One of the ways that Shylock is a victim is due to him being victimized through constant instances of racism by physical and verbal abuse. Shylock is consistently victimized and judged for being Jewish instead of his true character. Shylock says that Antonio has spat on him in the past. Later on, Shylock also says that Antonio has called him a dog. Antonio admits to saying those things and tells him that he will do those things again,  “Fair sir, you spet on me on Wednesday last:/ You call me misbeliever, cutthroat dog...You called me ‘dog/ I am as like to call thee so again, to spet on thee again, to spurn thee, too'' (1.3.120-140). In this conversation, it is shown that Shylock is being very respectful and calm even though he has every right to swear at Antonio and reject his offer. Despite his humble actions, The conversation shows that Antonio is being very ignorant and rude towards Shylock and the Jewish community which clearly shows that Shylock is the victim and is being judged due to his religion and culture but not for who Shylock truly is. He is further victimized by constantly being the most villainized and disrespected citizen in society.
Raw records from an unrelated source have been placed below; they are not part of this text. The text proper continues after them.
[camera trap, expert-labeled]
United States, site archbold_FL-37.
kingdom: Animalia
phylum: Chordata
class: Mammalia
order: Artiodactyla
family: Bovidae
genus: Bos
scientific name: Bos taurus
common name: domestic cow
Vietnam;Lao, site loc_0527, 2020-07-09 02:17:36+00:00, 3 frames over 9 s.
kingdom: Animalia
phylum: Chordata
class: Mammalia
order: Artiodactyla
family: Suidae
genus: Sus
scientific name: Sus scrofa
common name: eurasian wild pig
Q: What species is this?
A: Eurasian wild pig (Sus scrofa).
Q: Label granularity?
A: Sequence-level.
Although Shylock is constantly villainized in the story, he is a victim as he is never taken seriously as a respectable citizen of society who can be trusted. This is shown in multiple occasions, “Let me say “amen” betimes, lest the devil cross my prayer, for here he comes in the likeness of a Jew” (3.1.15-25) This part of the conversation shows how nobody takes him seriously due to his beliefs. It also shows the lack of respect that Shylock receives and the judgement that he gets for being a Jew. Shylock was treated as the enemy even when he was needed “lend it not As to thy friends...But lend it rather to thine enemy” (1.3.140-145), This shows how nobody wants to be involved with him as a friend but only in business altercations. Shylock is also not taken seriously by Bassanio as he only views him as the villain, “I like not fair terms and a villain’s mind” (1.3.190-200). Every Christian does not want to be connected with Shylock as a friend and they all take him to be the enemy which is what proves that he is a victim and that he is judged by people who do not even know him. With all of this, the worst is yet to come.
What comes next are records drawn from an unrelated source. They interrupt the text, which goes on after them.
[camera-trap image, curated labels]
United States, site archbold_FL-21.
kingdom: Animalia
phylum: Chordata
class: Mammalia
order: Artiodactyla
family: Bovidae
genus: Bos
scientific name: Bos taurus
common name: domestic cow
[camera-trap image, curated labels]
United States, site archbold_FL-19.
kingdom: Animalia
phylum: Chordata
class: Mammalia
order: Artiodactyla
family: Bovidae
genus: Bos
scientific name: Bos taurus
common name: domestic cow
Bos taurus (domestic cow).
The worst aggression that Shylock experiences as a victim in this story is when he receives a punishment that does not fit the crime, he is punished due to Antonio’s hate for the religion and not for his actions. Shylock and Antonio go to court and shylock is asking for the merry bond to be fulfilled. He is being fair and straight forward by asking for the agreed upon bond. He is getting charged for attempted murder due to a technicality that Portia brought up. After some negotiation, Shylock is forced to give half his assets to Antonio and the other half to his daughter upon his death, and is also forced to convert to Christianity or otherwise he will be executed and all his wealth will be confiscated, “a pound of flesh/One drop of Christian blood, thy lands and goods Are by the laws of Venice confiscate Unto the state of Venice/I am content, so he will let me have The other half in use, to render it Upon his death unto the gentleman That lately stole his daughter. Two things provided more: that for this favor He presently become a Christian;” (4.1.85-90,315-325,395-410)  Antonio’s hatred demonstrates how Shylock is a victim and not a villain because the punishment is based on Antonio’s hatred for the religion and not for Shylock’s actions.
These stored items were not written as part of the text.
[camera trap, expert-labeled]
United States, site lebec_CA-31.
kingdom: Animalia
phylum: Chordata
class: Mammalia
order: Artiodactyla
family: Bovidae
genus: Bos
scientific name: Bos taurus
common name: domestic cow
Humanity tends to judge people based on their religion beliefs, culture, and ethnicity rather than judging them by their actions and personality. In “The Merchant of Venice”, Shylock is a victim but is quickly judged by the Christians due to his religious beliefs and not his actions. Shylock constantly goes through racism through verbal and physical abuse and does not retaliate. He is never taken seriously as a respectable citizen of society during the play who can be trusted however gives his trust to others that end up taking advantage of it. He is forced to convert religions as punishment for Antonio’s hatred of the religion and not for Shylock’s actions. This clearly shows that Shylock is shown to be a villain due to his beliefs and never actually been seen as the victim due to the judgement of humanity. Shylock is always criticized and never respected due to the lack of good judgement made by the Christians. This is what shows that Shylock is a victim.